If $X$ is a topological space, then $\pi_1X$ is a grupoid. It is a category whose objects are the elements of $X$ and the morphisms between two objects $x,y\in X$ are the paths that join $x$ to $y$ modulo path homotopies. Therefore, every morphism is an equivalence.
If $f:X\to Y$ is a continuous function, then $f_{\ast}:\pi_1X\to \pi_1Y$ is a functor which sends every $x\in X$ to $f\left (x\right )$ and every $\left [\alpha\right ] \in \hom_{\pi_1X}\left (x,y\right )=:\pi_1\left (X;x,y\right )$ to $\left [f\alpha\right ]\in \pi_1\left (Y;f\left (x\right ),f\left (y\right )\right )$. Observe that if $x=y$ then we have the usual group homomorphism $f_{\ast}:\pi_1\left (X,x\right )\to \pi_1\left (Y,f\left (x\right )\right )$.
I have to prove the following assertion:
Let $f_0,f_1:X\to Y$ be continuous functions and let $H:X\times I\to Y$ (where $I=\left [0,1\right ]$) be an homotopy between $f_0$ and $f_1$. In other words, $H$ is continuous and $H\left (x,i\right )=f_i\left (x\right )$ for every $i\in \left \{0,1\right \}$. Then $H$ induces a natural transformation $\left (f_0\right )_{\ast}\to \left (f_1\right )_{\ast}$.

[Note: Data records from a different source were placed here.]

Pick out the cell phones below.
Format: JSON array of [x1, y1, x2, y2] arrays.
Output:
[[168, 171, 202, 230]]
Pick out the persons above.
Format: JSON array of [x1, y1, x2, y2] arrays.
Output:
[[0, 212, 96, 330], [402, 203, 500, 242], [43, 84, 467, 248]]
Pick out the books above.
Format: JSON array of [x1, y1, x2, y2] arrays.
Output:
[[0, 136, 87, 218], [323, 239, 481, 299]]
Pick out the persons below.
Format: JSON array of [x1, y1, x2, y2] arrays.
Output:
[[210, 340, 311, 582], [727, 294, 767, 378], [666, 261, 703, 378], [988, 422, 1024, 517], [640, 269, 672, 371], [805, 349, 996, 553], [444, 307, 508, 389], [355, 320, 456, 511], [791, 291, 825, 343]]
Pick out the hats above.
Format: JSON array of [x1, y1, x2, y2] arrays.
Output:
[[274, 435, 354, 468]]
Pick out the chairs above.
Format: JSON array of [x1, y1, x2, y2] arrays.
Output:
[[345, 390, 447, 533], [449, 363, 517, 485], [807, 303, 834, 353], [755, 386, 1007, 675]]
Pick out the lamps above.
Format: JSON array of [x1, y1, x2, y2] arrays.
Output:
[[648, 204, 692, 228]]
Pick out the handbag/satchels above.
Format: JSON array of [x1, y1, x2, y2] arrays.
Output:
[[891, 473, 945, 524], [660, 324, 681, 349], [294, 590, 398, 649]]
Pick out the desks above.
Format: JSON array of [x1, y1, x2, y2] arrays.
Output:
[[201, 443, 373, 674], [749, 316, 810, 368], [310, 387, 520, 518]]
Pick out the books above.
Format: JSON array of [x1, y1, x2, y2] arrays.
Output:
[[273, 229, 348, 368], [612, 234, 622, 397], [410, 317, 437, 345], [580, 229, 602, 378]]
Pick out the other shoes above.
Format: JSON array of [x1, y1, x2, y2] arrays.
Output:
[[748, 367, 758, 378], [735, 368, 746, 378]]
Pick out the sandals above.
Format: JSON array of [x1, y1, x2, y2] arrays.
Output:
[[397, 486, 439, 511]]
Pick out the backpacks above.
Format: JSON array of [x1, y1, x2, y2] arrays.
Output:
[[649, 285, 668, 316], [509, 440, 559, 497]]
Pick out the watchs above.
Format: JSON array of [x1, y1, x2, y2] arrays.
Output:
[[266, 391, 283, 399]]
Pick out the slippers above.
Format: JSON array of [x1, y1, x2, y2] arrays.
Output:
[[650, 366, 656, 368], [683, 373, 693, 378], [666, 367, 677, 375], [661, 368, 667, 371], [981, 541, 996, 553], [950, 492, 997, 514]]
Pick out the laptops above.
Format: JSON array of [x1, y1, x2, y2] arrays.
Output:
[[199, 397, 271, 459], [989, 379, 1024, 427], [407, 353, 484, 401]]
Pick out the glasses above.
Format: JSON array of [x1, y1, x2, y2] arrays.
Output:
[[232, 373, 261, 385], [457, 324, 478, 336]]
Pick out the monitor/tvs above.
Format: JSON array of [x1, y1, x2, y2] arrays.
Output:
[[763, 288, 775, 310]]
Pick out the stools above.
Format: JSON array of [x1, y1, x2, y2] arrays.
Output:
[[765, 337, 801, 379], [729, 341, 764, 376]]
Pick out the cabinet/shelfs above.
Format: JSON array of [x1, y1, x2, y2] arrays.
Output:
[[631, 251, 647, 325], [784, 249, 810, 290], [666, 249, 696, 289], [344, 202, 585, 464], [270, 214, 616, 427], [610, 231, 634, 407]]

This is my attempt, it is not concluding: For every $x\in X$ define $H_x:I\to Y$ such that $H_x\left (t\right )=H\left (x,t\right )$. Then $H_x\left (i\right )=f_i\left (x\right )$ for every $i\in \left \{0,1\right \}$. Therefore $\left [H_x\right ]\in \pi_1\left (X;f_0\left (x\right ),f_1\left (x\right )\right )$.
I want to prove that $\left \{\left [H_x\right ]:x\in X\right \}$ is our natural transformation. In order to prove that, we take $x,y\in X$ and $\left [\omega\right ]\in \pi_1\left (X;x,y\right )$.
I would be done if I were able to prove that $H_x\ast f_1\omega$ is path homotopic to $f_0\omega \ast H_y$, but at this step I got stuck. How would you prove that those functions are path homotopic?
There is already a canonical such homotopy given, namely $H_\omega:I\times I\to Y$, where to be clear $H_\omega(s,t)=H(\omega(s),t)$. This is a square whose boundary consists of the four paths at issue. So it suffices to prove the following: from any map $T:I\times I\to X$ with $T(0,t)=a,T(1,t)=b,T(s,0)=c,T(s,1)=d$ induces a path homotopy between $d*a$ and $b*c$. This can be done via the map $f: I\times I \to I\times I$ which views $I\times I$ as the unit square in the first quadrant of the plane, projects vertically onto the square with vertices $(1/2,0),(1/2,1),(0,1/2),(1,1/2)$, then maps the later square back onto $I\times I$ by rotating counterclockwise through an angle of $\pi/4$ then translating and scaling.
Then $T\circ f$ is constant on its left and right edges, and runs through $d*a$ and $b*c$ on the top and bottom, giving the desired homotopy endpoints fixed.
The point of this unpleasantly explicit construction is to show how to transform any map from a square into a homotopy between the composed paths on its boundary. A more abstract way to say this is that there is a self-homotopy equivalence of the square which induces a homeomorphism of the square with $I\times I/(0\times I\sqcup 1\times I)$, the latter being the space which represents path homotopies, acting in the desired way on boundaries.